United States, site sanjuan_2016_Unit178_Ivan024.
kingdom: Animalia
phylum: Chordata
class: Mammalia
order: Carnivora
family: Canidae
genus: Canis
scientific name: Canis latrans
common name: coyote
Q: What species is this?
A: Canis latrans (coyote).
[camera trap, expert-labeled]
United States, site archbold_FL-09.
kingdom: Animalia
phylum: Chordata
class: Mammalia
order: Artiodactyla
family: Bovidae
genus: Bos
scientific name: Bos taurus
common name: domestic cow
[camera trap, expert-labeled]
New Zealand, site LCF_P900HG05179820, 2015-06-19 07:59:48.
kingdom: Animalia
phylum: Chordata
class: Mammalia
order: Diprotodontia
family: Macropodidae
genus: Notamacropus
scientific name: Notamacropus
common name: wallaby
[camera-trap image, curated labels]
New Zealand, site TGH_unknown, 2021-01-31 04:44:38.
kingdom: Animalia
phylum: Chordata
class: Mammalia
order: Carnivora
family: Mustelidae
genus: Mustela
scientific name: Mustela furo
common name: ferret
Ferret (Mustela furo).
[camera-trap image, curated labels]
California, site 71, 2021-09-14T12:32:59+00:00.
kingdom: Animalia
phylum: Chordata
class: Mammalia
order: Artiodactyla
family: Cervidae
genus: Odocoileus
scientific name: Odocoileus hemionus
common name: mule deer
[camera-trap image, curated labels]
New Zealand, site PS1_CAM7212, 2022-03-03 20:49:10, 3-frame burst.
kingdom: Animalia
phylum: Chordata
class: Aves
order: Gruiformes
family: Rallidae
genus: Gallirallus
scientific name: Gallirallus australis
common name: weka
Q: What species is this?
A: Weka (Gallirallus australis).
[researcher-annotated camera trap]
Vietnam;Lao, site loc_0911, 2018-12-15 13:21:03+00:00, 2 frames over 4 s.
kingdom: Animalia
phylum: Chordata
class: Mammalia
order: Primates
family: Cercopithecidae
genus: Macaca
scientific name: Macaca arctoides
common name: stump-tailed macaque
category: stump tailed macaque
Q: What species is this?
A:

——

Of all the entries above, repeat only the lines from the line that has "New Zealand, site TGH_unknown, 2021-01-31" to the line that has "genus: Macaca", both lines included, exactly.

New Zealand, site TGH_unknown, 2021-01-31 04:44:38.
kingdom: Animalia
phylum: Chordata
class: Mammalia
order: Carnivora
family: Mustelidae
genus: Mustela
scientific name: Mustela furo
common name: ferret
Ferret (Mustela furo).
[camera-trap image, curated labels]
California, site 71, 2021-09-14T12:32:59+00:00.
kingdom: Animalia
phylum: Chordata
class: Mammalia
order: Artiodactyla
family: Cervidae
genus: Odocoileus
scientific name: Odocoileus hemionus
common name: mule deer
[camera-trap image, curated labels]
New Zealand, site PS1_CAM7212, 2022-03-03 20:49:10, 3-frame burst.
kingdom: Animalia
phylum: Chordata
class: Aves
order: Gruiformes
family: Rallidae
genus: Gallirallus
scientific name: Gallirallus australis
common name: weka
Q: What species is this?
A: Weka (Gallirallus australis).
[researcher-annotated camera trap]
Vietnam;Lao, site loc_0911, 2018-12-15 13:21:03+00:00, 2 frames over 4 s.
kingdom: Animalia
phylum: Chordata
class: Mammalia
order: Primates
family: Cercopithecidae
genus: Macaca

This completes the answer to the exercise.